Großes Geschrei an der Seitenlinie: „Was macht ihr? Was macht ihr?“, ruft Sven Hozjak immer wieder. Andrius Balaika ist ebenso fassungslos: „Was macht er? Wie kann er den nicht reinmachen?“ Währenddessen liegt Xhino Kadiu im Hammer Strafraum, seine Direktabnahme per Außenrist ist Zentimeter am linken Torpfosten vorbeigegangen. Kadiu zieht sich das Trikot vors Gesicht, seine Teamkameraden schütteln den Kopf und drehen ab – eine typische Szene am Sonntagnachmittag in der GFT-Arena im Sprockhöveler Baumhof.
Mehrfach hatten die Sprockhöveler den Torschrei auf den Lippen, gingen am Ende aber ohne Erfolgserlebnis vom Feld – nachdem sie dem Favoriten in den ersten 45 Minuten den Schneid abgekauft und ihn in der zweiten Hälfte dann über weite Strecken dominiert hatten.
Von Anfang an präsentierten die Sprockhöveler sich ganz anders als in den vergangenen Wochen – attackierten aggressiv und konsequent schon vor der Mittellinie, waren mutig im Passspiel, selbstbewusst im Dribbling. Und auch wenn die Hammer die ersten Abschlüsse hatten, hatte die TSG die erste richtig dicke Chance nach 20 Minuten: Xhino Kadiu setzte sich erst in der Luft und dann auch am Boden gegen HSV-Kapitän Kröner durch (der Sprockhöveler gewann dieses Duell über das ganze Spiel gesehen klar), blieb auch als er festgehalten wurde auf den Beinen, ließ sich aber von diesem Notbremsenversuch aus dem Tritt bringen und schob den Ball in die Hände von Torwart Peters – ärgerlich. Auf der anderen Seite tanzte Laurenz Wassinger die TSG-Abwehr mit drei Körpertäuschungen aus, seinen Versuch lenkte Sven Möllerke mit den Fingerspitzen um den linken Pfosten.
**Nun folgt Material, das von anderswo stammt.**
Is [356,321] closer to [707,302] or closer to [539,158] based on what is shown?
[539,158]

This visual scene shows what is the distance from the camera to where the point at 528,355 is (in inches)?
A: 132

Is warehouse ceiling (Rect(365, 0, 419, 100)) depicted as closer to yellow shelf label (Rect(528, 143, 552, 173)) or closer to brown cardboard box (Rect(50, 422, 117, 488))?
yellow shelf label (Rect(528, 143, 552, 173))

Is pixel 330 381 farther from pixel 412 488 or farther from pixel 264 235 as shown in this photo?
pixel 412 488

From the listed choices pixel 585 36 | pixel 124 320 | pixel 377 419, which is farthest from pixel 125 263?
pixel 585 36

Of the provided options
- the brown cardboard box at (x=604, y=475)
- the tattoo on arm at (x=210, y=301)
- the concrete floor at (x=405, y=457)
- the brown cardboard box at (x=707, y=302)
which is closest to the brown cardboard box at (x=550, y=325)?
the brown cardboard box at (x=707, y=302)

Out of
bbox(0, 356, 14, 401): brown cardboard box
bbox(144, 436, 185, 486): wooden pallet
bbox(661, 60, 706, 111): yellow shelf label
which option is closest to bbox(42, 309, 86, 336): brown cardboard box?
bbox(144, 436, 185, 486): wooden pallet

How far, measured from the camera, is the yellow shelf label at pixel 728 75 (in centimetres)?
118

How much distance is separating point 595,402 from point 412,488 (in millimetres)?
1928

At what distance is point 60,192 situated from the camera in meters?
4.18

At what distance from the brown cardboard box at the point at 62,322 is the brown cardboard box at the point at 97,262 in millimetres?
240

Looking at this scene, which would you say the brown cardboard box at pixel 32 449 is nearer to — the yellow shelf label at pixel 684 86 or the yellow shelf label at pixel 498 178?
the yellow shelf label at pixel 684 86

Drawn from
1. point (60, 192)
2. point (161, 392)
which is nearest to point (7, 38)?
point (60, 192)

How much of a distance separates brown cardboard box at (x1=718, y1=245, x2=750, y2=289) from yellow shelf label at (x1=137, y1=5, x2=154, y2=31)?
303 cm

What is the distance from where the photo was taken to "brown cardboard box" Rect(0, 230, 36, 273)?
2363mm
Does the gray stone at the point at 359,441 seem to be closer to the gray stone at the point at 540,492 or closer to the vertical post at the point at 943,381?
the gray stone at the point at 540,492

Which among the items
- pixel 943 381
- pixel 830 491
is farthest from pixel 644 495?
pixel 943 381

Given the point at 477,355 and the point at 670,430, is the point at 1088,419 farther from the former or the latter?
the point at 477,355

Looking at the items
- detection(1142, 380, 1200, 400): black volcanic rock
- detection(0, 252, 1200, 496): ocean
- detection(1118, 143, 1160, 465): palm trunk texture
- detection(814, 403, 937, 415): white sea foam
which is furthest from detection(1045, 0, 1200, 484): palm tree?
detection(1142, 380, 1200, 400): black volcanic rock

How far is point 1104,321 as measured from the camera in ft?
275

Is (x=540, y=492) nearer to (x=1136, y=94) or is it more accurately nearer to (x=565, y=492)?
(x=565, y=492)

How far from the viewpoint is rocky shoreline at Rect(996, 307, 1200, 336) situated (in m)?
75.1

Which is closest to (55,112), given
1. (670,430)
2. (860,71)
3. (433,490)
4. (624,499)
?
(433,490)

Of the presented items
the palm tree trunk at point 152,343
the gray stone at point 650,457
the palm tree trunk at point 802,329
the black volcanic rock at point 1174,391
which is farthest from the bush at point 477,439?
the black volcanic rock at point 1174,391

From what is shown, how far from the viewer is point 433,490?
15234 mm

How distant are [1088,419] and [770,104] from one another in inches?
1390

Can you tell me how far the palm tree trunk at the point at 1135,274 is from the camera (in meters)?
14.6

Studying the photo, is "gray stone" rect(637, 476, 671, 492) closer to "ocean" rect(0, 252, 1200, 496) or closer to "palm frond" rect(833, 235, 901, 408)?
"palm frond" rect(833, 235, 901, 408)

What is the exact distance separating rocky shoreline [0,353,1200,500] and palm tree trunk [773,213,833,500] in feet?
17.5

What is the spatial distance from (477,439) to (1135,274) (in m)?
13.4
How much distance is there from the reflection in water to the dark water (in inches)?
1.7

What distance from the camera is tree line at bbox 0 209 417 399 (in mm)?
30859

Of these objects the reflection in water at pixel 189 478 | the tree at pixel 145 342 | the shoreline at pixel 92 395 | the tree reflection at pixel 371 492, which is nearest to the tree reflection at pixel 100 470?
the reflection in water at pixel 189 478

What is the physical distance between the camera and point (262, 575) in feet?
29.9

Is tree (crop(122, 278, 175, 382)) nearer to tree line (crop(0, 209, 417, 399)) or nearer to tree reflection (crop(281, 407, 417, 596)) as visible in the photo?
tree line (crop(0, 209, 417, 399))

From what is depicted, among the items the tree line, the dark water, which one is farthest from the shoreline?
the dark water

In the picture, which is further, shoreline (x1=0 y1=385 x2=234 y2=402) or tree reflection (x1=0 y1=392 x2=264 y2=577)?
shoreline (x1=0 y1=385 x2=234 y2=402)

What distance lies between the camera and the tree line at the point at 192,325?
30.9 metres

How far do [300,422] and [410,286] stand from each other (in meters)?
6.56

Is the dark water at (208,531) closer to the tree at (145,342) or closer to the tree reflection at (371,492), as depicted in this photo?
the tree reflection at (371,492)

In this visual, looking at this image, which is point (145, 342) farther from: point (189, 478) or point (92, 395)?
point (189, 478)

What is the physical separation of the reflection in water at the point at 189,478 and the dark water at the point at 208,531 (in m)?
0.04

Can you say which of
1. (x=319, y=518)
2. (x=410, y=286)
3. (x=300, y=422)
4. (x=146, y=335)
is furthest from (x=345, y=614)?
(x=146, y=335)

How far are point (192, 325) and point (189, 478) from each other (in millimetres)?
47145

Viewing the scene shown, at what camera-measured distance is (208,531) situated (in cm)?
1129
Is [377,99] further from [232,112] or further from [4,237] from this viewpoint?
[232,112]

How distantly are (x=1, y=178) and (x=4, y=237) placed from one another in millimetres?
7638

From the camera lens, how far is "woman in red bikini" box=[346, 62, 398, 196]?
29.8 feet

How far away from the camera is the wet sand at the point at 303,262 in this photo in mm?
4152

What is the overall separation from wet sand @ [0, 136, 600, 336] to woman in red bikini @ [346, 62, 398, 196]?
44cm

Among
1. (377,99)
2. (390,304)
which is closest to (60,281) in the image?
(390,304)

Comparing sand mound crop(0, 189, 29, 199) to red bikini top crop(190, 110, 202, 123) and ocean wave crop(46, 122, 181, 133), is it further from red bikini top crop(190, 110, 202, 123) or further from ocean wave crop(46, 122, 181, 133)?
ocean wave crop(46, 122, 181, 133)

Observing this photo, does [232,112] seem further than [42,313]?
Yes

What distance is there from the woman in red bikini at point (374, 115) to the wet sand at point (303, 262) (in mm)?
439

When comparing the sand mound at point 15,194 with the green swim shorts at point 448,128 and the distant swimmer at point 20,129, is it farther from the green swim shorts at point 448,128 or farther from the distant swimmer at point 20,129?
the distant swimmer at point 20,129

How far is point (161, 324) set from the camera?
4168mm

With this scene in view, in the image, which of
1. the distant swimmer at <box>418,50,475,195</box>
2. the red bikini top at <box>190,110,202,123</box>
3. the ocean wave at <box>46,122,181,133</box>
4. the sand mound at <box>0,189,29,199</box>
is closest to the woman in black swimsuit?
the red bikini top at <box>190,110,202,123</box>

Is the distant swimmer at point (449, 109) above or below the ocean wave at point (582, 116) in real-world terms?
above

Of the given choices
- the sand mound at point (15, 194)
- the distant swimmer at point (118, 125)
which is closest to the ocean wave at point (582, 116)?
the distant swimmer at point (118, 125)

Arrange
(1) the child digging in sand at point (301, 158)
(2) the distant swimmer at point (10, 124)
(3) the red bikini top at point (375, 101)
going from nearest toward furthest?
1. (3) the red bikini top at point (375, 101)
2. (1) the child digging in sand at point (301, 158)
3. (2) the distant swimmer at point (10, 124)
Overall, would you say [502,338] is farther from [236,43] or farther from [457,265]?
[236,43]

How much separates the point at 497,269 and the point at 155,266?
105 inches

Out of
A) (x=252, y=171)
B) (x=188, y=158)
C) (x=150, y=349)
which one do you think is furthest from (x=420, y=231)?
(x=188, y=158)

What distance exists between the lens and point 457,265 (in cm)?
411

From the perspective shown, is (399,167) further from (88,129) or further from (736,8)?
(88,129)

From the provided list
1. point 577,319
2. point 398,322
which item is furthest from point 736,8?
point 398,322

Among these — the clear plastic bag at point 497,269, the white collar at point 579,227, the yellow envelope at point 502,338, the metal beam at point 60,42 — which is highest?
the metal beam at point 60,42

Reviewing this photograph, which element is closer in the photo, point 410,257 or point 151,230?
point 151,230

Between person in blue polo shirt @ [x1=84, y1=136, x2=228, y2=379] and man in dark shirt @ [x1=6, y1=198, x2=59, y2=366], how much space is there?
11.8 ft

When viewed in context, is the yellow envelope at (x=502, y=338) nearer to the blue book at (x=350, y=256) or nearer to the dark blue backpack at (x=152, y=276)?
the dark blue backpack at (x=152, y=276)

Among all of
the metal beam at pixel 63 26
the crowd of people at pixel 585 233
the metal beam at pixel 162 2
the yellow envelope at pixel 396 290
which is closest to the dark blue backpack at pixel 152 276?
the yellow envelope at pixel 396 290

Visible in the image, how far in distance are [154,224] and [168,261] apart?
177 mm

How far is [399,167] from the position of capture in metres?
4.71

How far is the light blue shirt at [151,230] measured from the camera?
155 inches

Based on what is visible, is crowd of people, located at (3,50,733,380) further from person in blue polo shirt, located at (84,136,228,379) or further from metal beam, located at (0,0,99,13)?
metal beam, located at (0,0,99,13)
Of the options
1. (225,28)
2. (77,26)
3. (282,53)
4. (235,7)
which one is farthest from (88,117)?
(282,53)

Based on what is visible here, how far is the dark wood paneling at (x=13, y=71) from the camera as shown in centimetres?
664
Es war ein packendes Spiel auf Augenhöhe, zwei Mannschaften die sich gegenseitig hart attackierten, gleichzeitig aber auch teils sehr ansehnliche Angriffe ausspielten – so wie nach 26 Minuten, als Ralf Schneider knapp übers TSG-Tor schoss und Xhino Kadiu eine Minute später eine Dytko-Flanke per Flugkopfball übers Tor jagte. Beide Mannschaften gingen voll drauf aber auch hohes Risiko damit – besonders Andrius Balaika justierte an der Linie (noch) mehr nach als üblich.
Mit dem Seitenwechsel kippte dann das Spiel: Während Hozjak seiner Elf eine „grausame“ zweite Hälfte bescheinigte, hatte die TSG fast in jeder Szene die Oberhand. Das Offensiv-Quartett Ramaj, Dytko, Buceto und Kadiu war auf dem Kunstrasen schneller, wendiger, trickreicher als die HSV, eroberte mit Unterstützung von hinten viele Bälle schon tief in der gegnerischen Hälfte und spielte eine Reihe blendender Torchancen heraus: Kadiu verfehlt mit dem Außenrist (wie eingangs beschrieben) knapp (56.). Kadiu lässt Kröner abermals stehen, übersieht dann aber den mitgelaufenen Ramaj (67.), Buceto, Dytko und Kadiu werden nach Ramaj-Flanke mehrfach geblockt (73.). Kadiu tanzt Kröner aus, schießt aber aus spitzen Winkel Peters an (auch 73.). Wasilewskis Volleyschuss landet bei Peters (80.), Federicos Fallrückzieher geht drüber (84.). Immer noch 0:0, beide Trainer tobten.
In den Schlussminuten warf die TSG alles nach vorne und wurde fast bestraft, doch Manuel Dieckmann traf bei einem der seltenen HSV-Gegenstöße nur den Pfosten – die letzte Chance hatte dann Elsamed Ramaj, dessen Volleyschuss ans Außennetz ging – und Schluss.
Und während Hozjak eingestehen musste, dass seine Mannschaft so im Titelrennen nichts zu suchen habe, war Andrius Balaika sehr enttäuscht: „Wir waren sehr gut gegen den Ball, haben wenig zugelassen und uns haben sich genügend Möglichkeiten geboten – wir haben zwei Punkte verloren, aber einen Zähler und die Leistung nehmen wir für die Moral mit.“ Es war das beste Spiel seiner Mannschaft seit Wochen – nur das Ergebnis passte nicht.